Prompt: Please retype exactly the lines from the one containing "Skylanders Spyro's Adventure" through the end of the records, leaving out the pictures.

Records for processing:
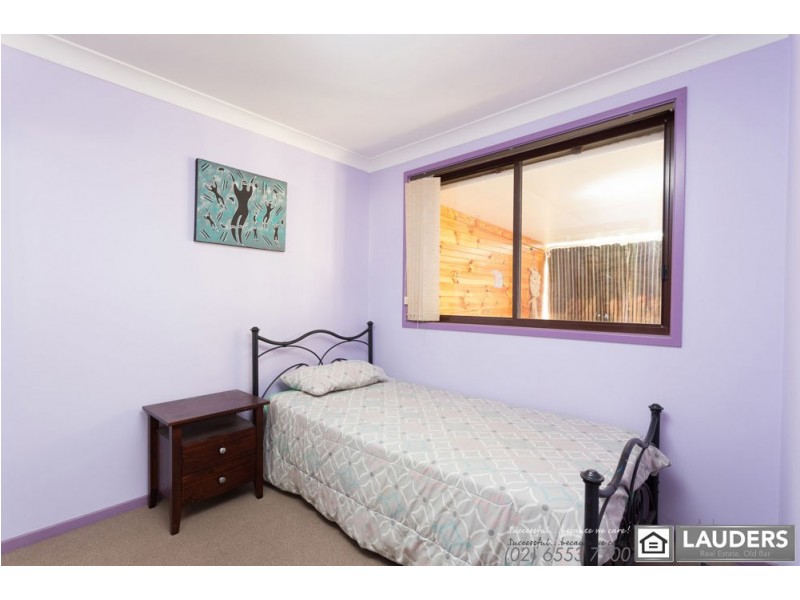 13 Drury Close, Old Bar NSW 2430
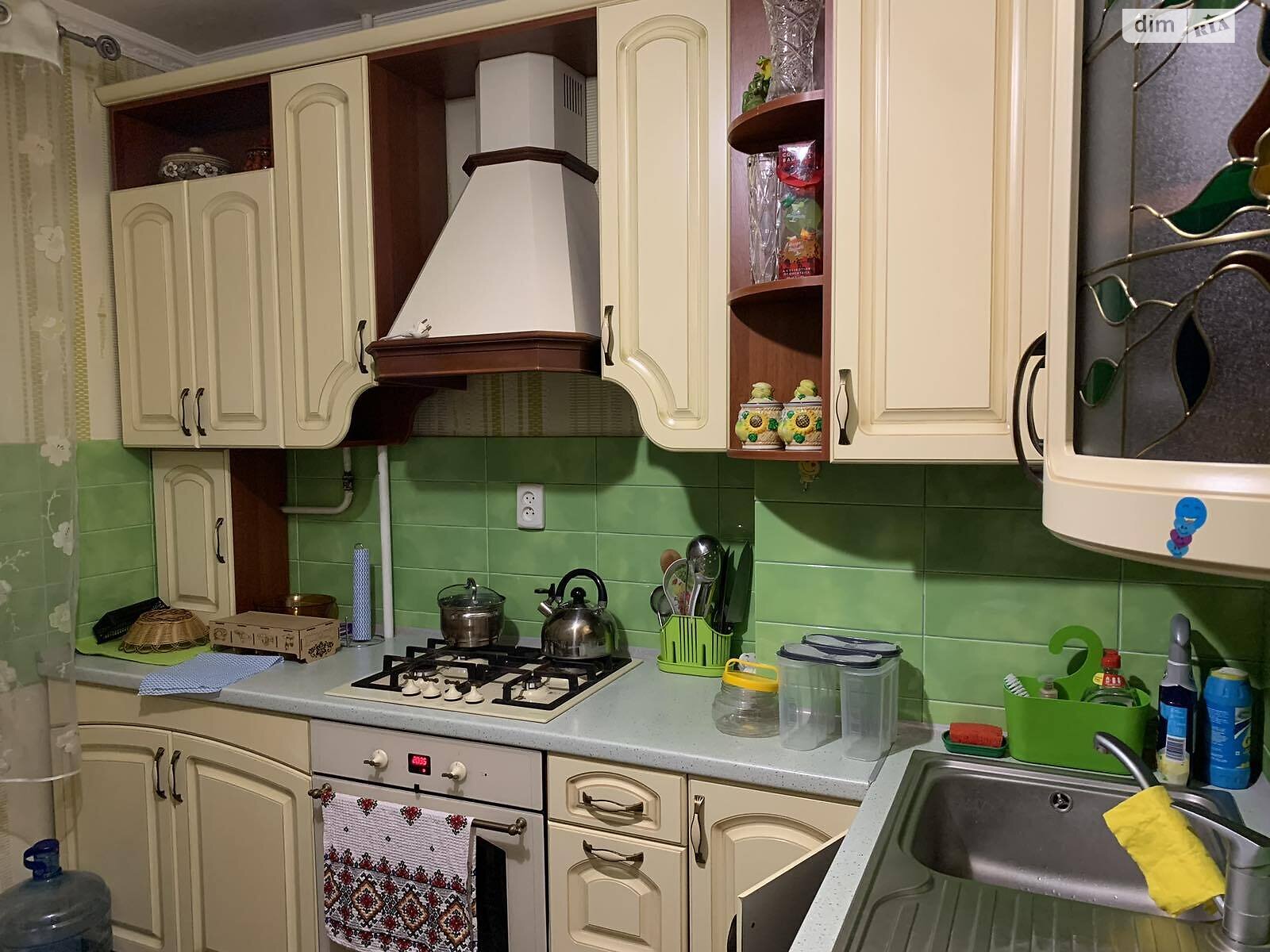 Продаж двокімнатної квартири в Херсоні, на вул. Фонтанна 21 корпус 3, район Шуменський фото 1 Продаж двокімнатної квартири в Херсоні, на вул. Фонтанна 21 корпус 3, район Шуменський фото 1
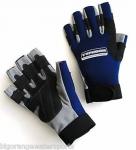 Typhoon Race Sailing 111 gloves fingerless - 1 left only - size Small - HALF PRICE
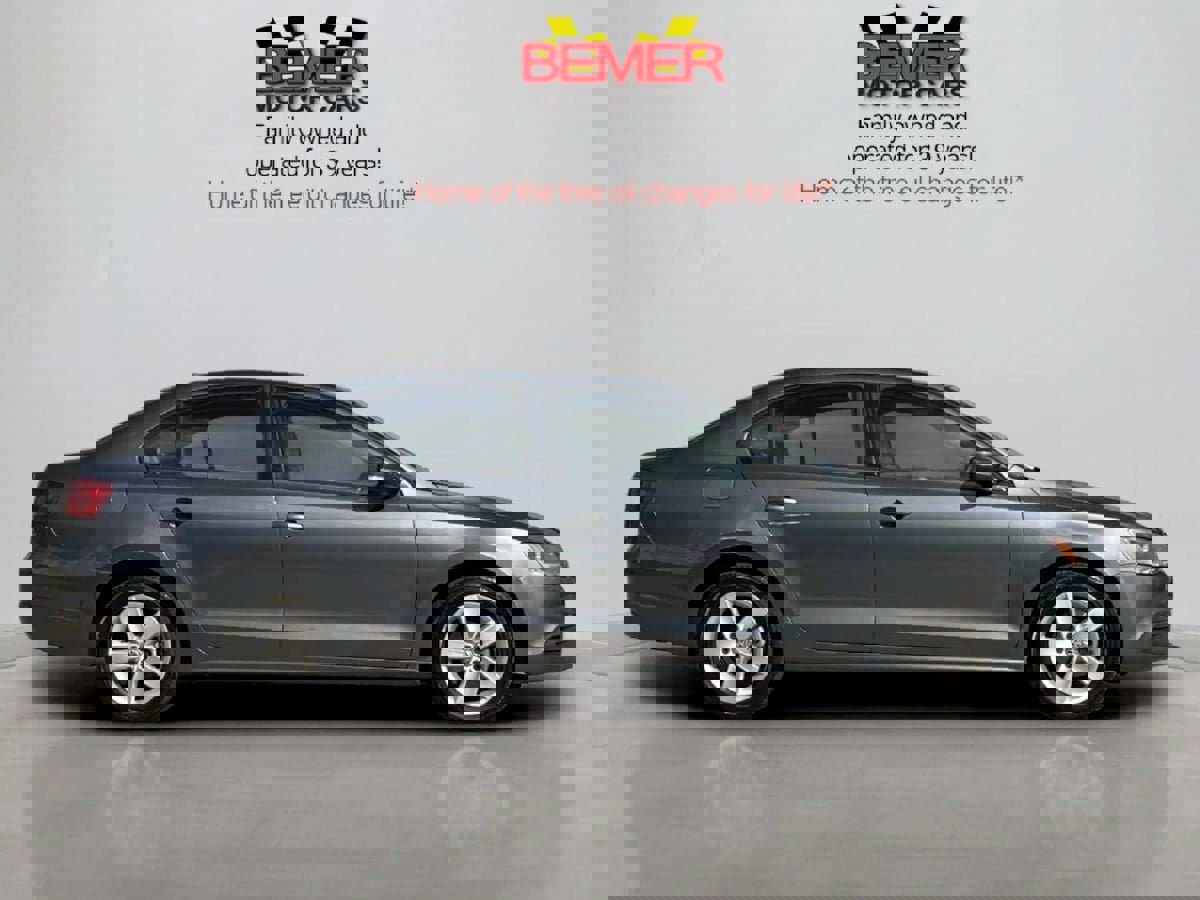 Used 2012 Volkswagen Jetta TDI image 6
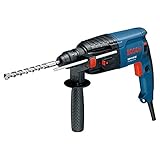 BOSCH（ボッシュ） GBH2-23RE SDS-PLUS ハンマードリル スポーツ レジャー DIY 工具 電動ドリル top1-ds-1856600-ah [簡素パッケージ品]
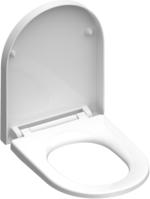 mömax Unterwart - Ihr Trendmöbelhaus im Burgenland WC-Sitz mit Absenkautomatik in Weiß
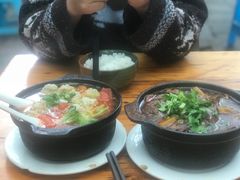 -沈妈砂锅(光华村店)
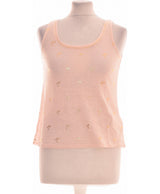 318628 Tops et t-shirts CAMAIEU Occasion Once Again Friperie en ligne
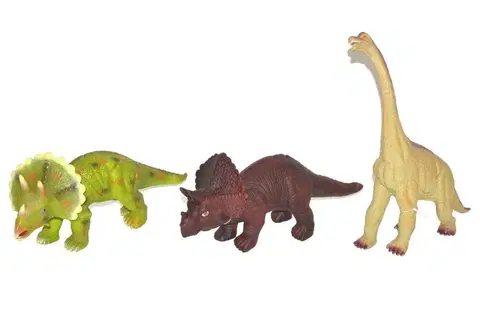 Hračky - figprky zvierat WIKY - Dino 35cm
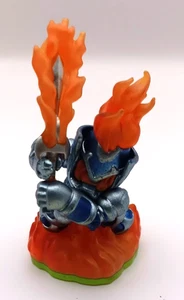 Skylanders Spyro's Adventure Ignitor Fire Element Figure 2011 X Box 1 - Picture 1 of 2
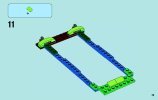 Building Instructions - LEGO - 70111 - Swamp Jump: Page 15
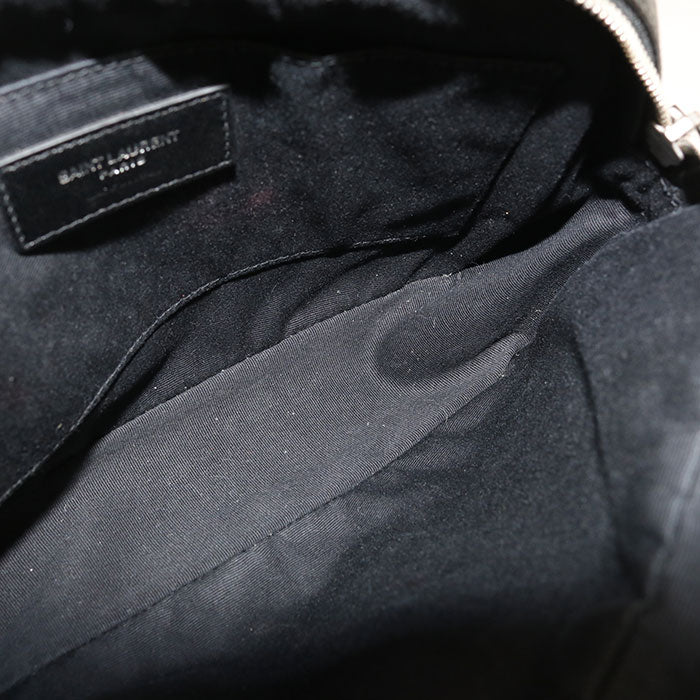 SAINT LAURENT Camera bag Roux 468537 Diagonal shoulder bag leather Women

Task solution:
 Skylanders Spyro's Adventure Ignitor Fire Element Figure 2011 X Box 1 - Picture 1 of 2
 Building Instructions - LEGO - 70111 - Swamp Jump: Page 15
 SAINT LAURENT Camera bag Roux 468537 Diagonal shoulder bag leather Women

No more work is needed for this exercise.